### Using the information
a – According to the VentMon description, why were VentMons shipped with different flow sensor models? Answer in one to three sentences.
b – In the VentMon description, reproduce everything from "A small 3D printed" down to "of hobby electronics." word for word.

### Document text

-*-

The VentMon v0.3T printed circuit board is designed with EAGLE CAD.

A small 3D printed housing epoxied over the ambient air quality sensor with a tiny pressure port allows us to share the air with the main pressure hose.

Bill of materials

The Bill of Materials specifies the parts needed to build the VentMon in a simple enclosure with drilled-out ports for cables. The parts are typical of hobby electronics.

Note: The flow sensor is one of the most expensive and critical parts. Throughout mid-2020 there was a global shortage of flow sensors, including the four electrically compatible with the VentMon as currently designed. The Sensirion SFM3400-AW ($180US) (a neonatal version with limited maximum flow sensing), SFM3200-33-D (disposable version $40USD), Sensirion SFM3200-250 ($145USD), and Sensirion SFM3200-AW ($180USD autoclavable version). We shipped VentMons with all of these depending on availability. The VentMon is not currently designed for use with humans, but if it were, the autoclavable version would have the advantage of sanitizability if a complete sanitization procedure were designed. This is important, as we hope the VentMon will be modified and integrated into a rapidly manufactured ventilator, for which sanitization is critical.

-*-

Stored items
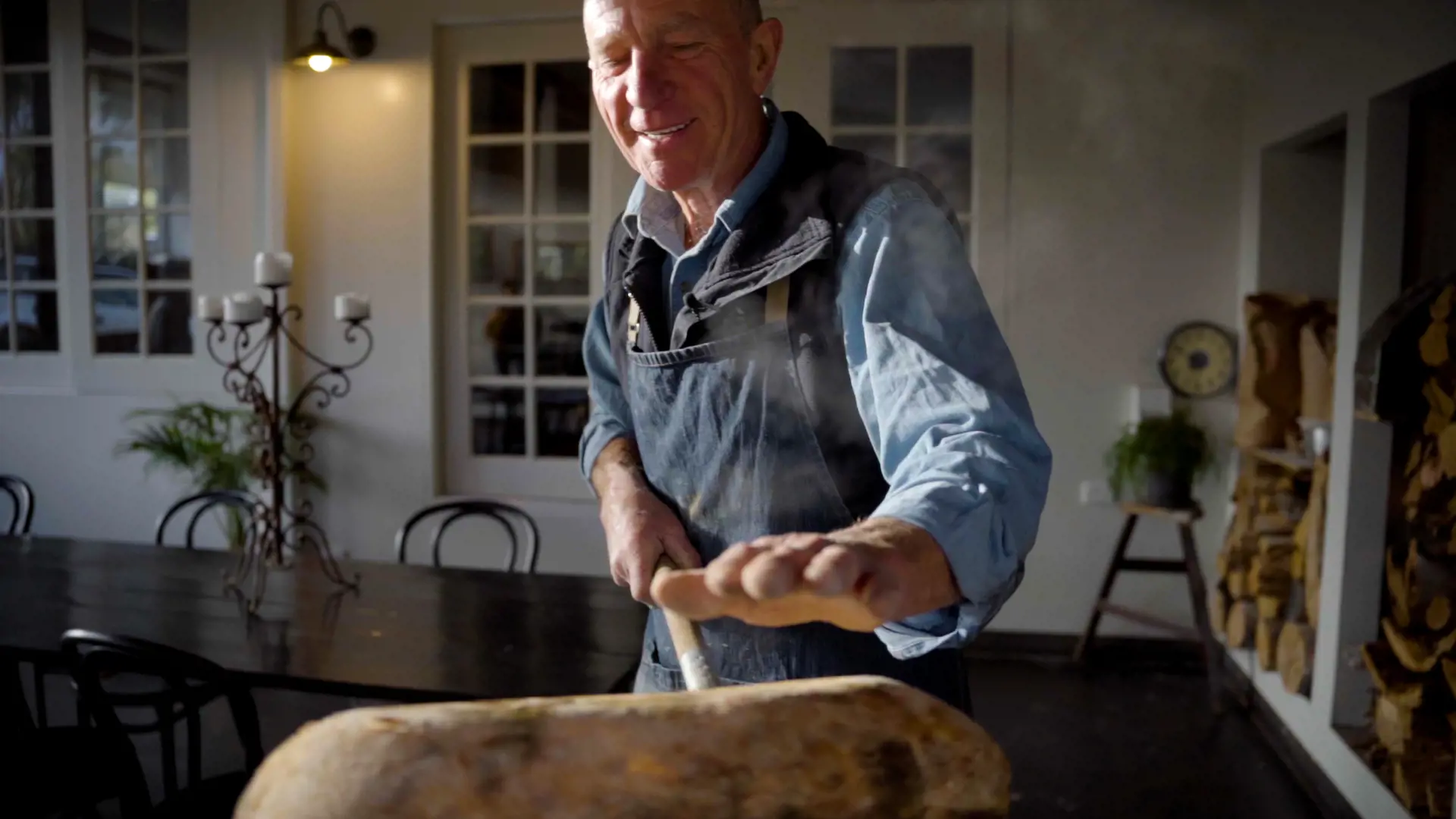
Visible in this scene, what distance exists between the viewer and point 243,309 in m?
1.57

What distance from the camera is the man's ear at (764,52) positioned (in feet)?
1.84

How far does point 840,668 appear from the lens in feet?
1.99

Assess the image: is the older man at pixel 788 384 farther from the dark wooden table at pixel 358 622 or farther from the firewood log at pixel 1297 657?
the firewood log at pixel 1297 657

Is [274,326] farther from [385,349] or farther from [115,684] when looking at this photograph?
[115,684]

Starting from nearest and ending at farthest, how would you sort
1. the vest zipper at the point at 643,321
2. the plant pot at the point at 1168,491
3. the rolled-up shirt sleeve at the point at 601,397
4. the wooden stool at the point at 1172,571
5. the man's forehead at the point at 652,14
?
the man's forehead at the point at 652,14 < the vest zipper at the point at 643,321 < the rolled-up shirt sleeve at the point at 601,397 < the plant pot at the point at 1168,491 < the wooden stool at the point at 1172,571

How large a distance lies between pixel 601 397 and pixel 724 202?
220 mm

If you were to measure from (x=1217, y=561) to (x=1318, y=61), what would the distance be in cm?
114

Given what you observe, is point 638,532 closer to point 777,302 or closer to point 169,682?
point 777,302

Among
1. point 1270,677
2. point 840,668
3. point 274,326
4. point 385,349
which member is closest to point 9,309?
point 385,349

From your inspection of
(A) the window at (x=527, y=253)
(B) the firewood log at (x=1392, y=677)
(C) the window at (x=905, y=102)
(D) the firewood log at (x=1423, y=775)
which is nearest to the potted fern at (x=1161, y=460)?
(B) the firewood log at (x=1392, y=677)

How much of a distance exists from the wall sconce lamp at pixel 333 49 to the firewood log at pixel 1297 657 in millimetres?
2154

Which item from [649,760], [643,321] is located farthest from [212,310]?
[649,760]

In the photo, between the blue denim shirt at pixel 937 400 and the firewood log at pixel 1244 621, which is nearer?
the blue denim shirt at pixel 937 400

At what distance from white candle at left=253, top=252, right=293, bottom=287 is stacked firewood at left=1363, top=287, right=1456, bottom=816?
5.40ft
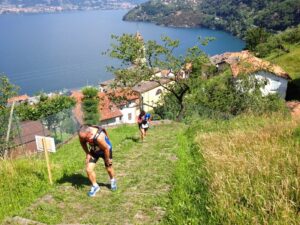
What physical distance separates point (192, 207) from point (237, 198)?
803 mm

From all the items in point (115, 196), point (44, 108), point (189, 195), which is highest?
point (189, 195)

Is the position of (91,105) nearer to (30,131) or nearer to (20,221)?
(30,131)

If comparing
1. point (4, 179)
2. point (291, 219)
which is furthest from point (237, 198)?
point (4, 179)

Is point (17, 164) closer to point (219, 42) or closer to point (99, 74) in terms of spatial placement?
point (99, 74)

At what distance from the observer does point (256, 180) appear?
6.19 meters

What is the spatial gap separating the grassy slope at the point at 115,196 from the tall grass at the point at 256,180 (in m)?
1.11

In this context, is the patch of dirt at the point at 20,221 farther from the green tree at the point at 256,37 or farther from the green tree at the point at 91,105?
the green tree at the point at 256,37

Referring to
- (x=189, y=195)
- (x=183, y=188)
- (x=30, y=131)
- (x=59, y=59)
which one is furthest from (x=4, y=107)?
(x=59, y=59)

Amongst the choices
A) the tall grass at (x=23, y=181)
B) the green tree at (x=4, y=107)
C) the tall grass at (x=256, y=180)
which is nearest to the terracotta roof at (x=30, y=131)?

-*-

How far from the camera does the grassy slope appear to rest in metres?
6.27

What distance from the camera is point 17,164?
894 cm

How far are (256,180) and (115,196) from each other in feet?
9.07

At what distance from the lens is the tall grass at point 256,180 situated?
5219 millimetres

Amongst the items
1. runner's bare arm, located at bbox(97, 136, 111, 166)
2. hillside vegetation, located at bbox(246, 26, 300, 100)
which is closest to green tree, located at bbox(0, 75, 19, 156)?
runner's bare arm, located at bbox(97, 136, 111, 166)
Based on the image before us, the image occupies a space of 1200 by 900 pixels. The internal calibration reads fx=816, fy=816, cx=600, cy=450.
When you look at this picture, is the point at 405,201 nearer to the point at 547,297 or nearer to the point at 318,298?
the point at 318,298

-*-

### Responses per task
a – Throughout mid-2020 there was a global shortage of flow sensors, including the four models electrically compatible with the VentMon. VentMons were therefore shipped with whichever of those four sensors was available.

b –
A small 3D printed housing epoxied over the ambient air quality sensor with a tiny pressure port allows us to share the air with the main pressure hose.

Bill of materials

The Bill of Materials specifies the parts needed to build the VentMon in a simple enclosure with drilled-out ports for cables. The parts are typical of hobby electronics.